▶ [RECORDS FOR THIS TASK]:

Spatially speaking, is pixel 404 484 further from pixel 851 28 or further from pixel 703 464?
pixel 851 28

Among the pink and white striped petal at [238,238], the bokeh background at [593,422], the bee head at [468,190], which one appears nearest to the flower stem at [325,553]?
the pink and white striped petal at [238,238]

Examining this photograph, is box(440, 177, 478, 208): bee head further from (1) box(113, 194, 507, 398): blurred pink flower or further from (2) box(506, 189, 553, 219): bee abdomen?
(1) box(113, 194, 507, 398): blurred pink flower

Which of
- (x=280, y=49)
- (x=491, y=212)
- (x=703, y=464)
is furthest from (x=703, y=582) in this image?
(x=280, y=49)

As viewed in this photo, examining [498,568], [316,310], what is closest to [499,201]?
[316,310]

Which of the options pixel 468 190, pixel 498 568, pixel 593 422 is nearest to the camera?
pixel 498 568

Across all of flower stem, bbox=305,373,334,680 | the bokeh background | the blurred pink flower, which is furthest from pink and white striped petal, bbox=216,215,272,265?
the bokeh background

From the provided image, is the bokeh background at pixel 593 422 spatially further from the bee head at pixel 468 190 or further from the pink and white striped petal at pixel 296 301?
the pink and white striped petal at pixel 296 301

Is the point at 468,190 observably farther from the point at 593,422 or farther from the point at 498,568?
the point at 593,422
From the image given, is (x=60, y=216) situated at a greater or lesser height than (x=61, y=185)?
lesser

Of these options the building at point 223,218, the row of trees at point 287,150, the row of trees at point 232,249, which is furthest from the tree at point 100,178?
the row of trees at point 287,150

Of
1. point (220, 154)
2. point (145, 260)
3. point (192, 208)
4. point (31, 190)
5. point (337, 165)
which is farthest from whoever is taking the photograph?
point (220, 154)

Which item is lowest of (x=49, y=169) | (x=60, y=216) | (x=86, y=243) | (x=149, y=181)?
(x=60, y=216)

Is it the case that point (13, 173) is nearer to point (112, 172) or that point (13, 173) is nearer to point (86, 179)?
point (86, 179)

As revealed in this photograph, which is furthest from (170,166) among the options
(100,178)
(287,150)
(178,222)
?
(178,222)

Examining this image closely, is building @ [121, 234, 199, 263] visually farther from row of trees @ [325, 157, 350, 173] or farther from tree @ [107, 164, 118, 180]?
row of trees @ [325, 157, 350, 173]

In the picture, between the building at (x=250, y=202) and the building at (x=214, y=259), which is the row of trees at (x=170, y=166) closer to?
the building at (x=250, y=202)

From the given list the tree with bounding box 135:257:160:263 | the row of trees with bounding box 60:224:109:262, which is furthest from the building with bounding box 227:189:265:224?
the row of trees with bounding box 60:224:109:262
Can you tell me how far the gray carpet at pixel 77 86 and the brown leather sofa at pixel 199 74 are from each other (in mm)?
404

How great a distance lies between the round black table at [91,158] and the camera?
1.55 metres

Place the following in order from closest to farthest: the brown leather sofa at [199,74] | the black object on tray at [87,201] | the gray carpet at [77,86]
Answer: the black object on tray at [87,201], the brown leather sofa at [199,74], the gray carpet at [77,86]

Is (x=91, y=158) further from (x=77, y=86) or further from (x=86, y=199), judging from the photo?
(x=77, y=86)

▶ [YOUR TASK]:
Extract every one of the records above, reproducing each line word for word and keeping the original line breaks.

▶ [FULL SOLUTION]:
Spatially speaking, is pixel 404 484 further from pixel 851 28 or further from pixel 703 464?
pixel 851 28

Among the pink and white striped petal at [238,238], the bokeh background at [593,422], the bee head at [468,190], which one appears nearest to the flower stem at [325,553]?
the pink and white striped petal at [238,238]

Examining this photograph, is box(440, 177, 478, 208): bee head further from (1) box(113, 194, 507, 398): blurred pink flower or further from (2) box(506, 189, 553, 219): bee abdomen?
(1) box(113, 194, 507, 398): blurred pink flower

Which of
- (x=280, y=49)
- (x=491, y=212)
- (x=703, y=464)
is furthest from (x=703, y=582) in this image?
(x=280, y=49)

As viewed in this photo, examining [498,568], [316,310], what is closest to [499,201]?
[316,310]

Which of the options pixel 468 190, pixel 498 568, pixel 593 422 is nearest to the camera?
pixel 498 568

Across all of flower stem, bbox=305,373,334,680 | the bokeh background | the blurred pink flower, which is furthest from pink and white striped petal, bbox=216,215,272,265?
the bokeh background

From the provided image, is the bokeh background at pixel 593 422 spatially further from the bee head at pixel 468 190 or further from the pink and white striped petal at pixel 296 301?
the pink and white striped petal at pixel 296 301

Is the point at 468,190 observably farther from the point at 593,422 or farther from the point at 498,568?
the point at 593,422
From the image given, is (x=60, y=216) situated at a greater or lesser height than (x=61, y=185)?
lesser

Of these options the building at point 223,218, the row of trees at point 287,150, the row of trees at point 232,249, which is furthest from the tree at point 100,178?
the row of trees at point 287,150

Of
1. point (220, 154)
2. point (145, 260)
3. point (192, 208)
4. point (31, 190)
5. point (337, 165)
which is farthest from whoever is taking the photograph?
point (220, 154)

Which item is lowest of (x=49, y=169) | (x=60, y=216) | (x=86, y=243) | (x=149, y=181)?
(x=60, y=216)

Is it the case that point (13, 173) is nearer to point (112, 172) or that point (13, 173) is nearer to point (86, 179)?
point (86, 179)

As revealed in this photograph, which is furthest from (170,166) among the options
(100,178)
(287,150)
(178,222)
?
(178,222)

Examining this image closely, is building @ [121, 234, 199, 263] visually farther from row of trees @ [325, 157, 350, 173] or farther from tree @ [107, 164, 118, 180]?
row of trees @ [325, 157, 350, 173]

In the picture, between the building at (x=250, y=202) and the building at (x=214, y=259), which is the row of trees at (x=170, y=166) closer to?
the building at (x=250, y=202)

From the given list the tree with bounding box 135:257:160:263 | the row of trees with bounding box 60:224:109:262, which is furthest from the building with bounding box 227:189:265:224?
the row of trees with bounding box 60:224:109:262
Can you tell me how far the gray carpet at pixel 77 86 and the brown leather sofa at pixel 199 74 are from each other (in mm)?
404

How great a distance lies between the round black table at [91,158] and the camera?
1.55 metres

Place the following in order from closest to farthest: the brown leather sofa at [199,74] | the black object on tray at [87,201] | the gray carpet at [77,86]
Answer: the black object on tray at [87,201], the brown leather sofa at [199,74], the gray carpet at [77,86]

Is (x=91, y=158) further from (x=77, y=86) or further from (x=86, y=199), judging from the photo?
(x=77, y=86)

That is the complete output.